A new Multi-Source Agreement (MSA) focused on multicore fiber (MCF) has emerged as hyperscale operators push toward higher fiber density and more efficient scale-out architectures. Announced on March 11, 2026, the SDM4 MCF MSA brings together AFL, Corning, Sumitomo Electric, and TeraHop to define a standardized framework for 4-core multicore fiber systems tailored for AI-driven data center interconnects.
The initiative centers on Space Division Multiplexing (SDM) using a 4-core fiber design, enabling multiple spatial channels within a single cladding. By increasing fiber capacity without expanding physical footprint, SDM4 targets one of the most pressing constraints in AI infrastructure: the rapid growth in fiber counts required to interconnect GPU clusters at scale. The group aims to establish interoperable specifications spanning fiber design, connectivity, and system integration, supporting both intra-data center and campus-scale deployments.
The formation of the SDM4 MCF MSA reflects a broader industry shift toward parallelization at the physical layer, complementing advances in pluggable optics, co-packaged optics, and optical circuit switching. As AI clusters scale to tens of thousands of accelerators, traditional duplex fiber approaches face limitations in density, cabling complexity, and power efficiency. Multicore fiber introduces a new dimension for scaling bandwidth while potentially simplifying cable management and reducing overall infrastructure cost.
- MSA name: SDM4 MCF MSA
- Announcement date: March 11, 2026
- Founding members: AFL, Corning, Sumitomo Electric, TeraHop
- Technology focus: 4-core multicore fiber (MCF) using Space Division Multiplexing (SDM)
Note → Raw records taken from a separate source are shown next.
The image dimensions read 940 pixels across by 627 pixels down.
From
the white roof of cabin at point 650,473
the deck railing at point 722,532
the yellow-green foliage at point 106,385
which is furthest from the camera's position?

- Target applications: AI data center scale-out, high-density interconnect fabrics
- Objectives:
- Define interoperable specifications for multicore fiber systems
- Standardize connectivity and cabling approaches
- Enable higher fiber density without increasing footprint
- Support next-generation AI cluster interconnect requirements
“By aligning the ecosystem around a common multicore fiber framework, we can accelerate deployment of high-density optical infrastructure required for AI scale-out networks.”
🌐 Analysis
The SDM4 MCF MSA signals a renewed push toward spatial multiplexing as a practical solution to fiber scaling constraints in AI data centers. While SDM has long been explored in long-haul and research networks, this effort brings the concept into the hyperscale data center domain, where cabling density and operational simplicity are now critical bottlenecks.
This development also aligns with a wave of recent MSA activity across the optical ecosystem, including efforts around linear pluggable optics and co-packaged optics. Together, these initiatives indicate a multi-pronged industry approach: increasing per-lane speeds, reducing power per bit, and now expanding spatial capacity within the fiber itself. If broadly adopted, multicore fiber could materially reshape data center cabling architectures over the next several years.